→ Task statement
Copy out, word for word, the data lines from the one containing "LV Sunglasses(AAAA)-3275" through the one containing "Saucony Women's Endorphin", both included. Omit the pictures.

→ Data provided
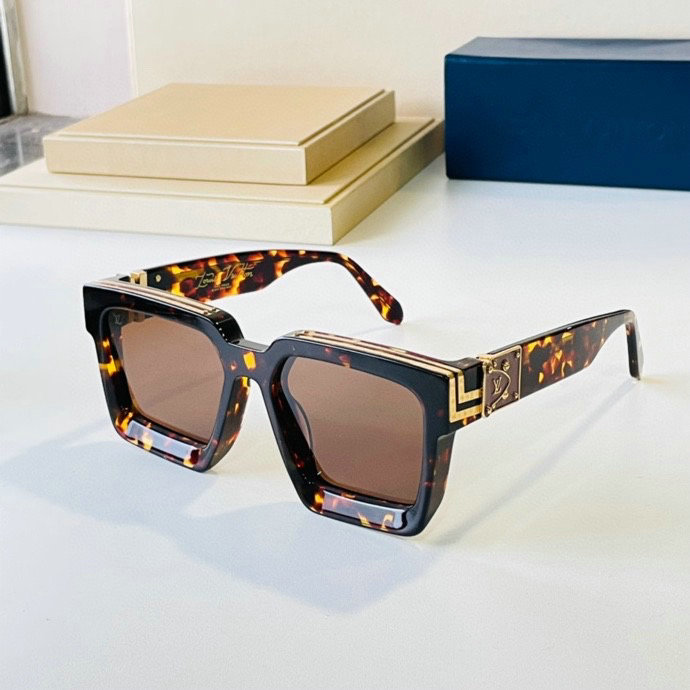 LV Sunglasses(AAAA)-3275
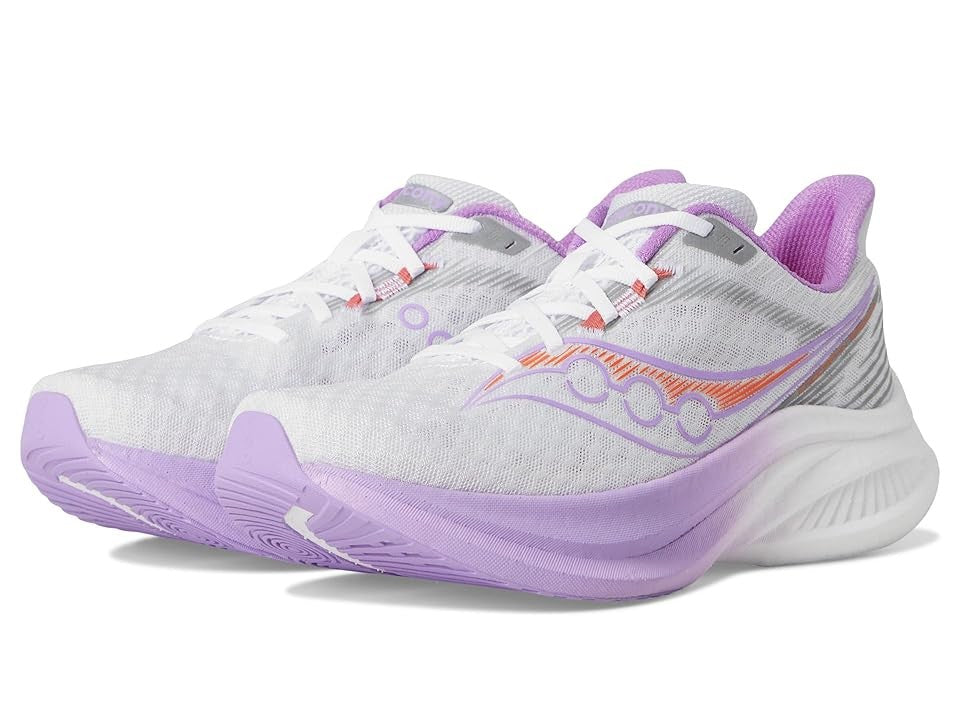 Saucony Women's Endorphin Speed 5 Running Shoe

...

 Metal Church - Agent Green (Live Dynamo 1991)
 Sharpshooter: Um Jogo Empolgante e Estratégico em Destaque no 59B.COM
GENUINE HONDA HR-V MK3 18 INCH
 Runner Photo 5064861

→ Exercise output
 LV Sunglasses(AAAA)-3275
 Saucony Women's Endorphin Speed 5 Running Shoe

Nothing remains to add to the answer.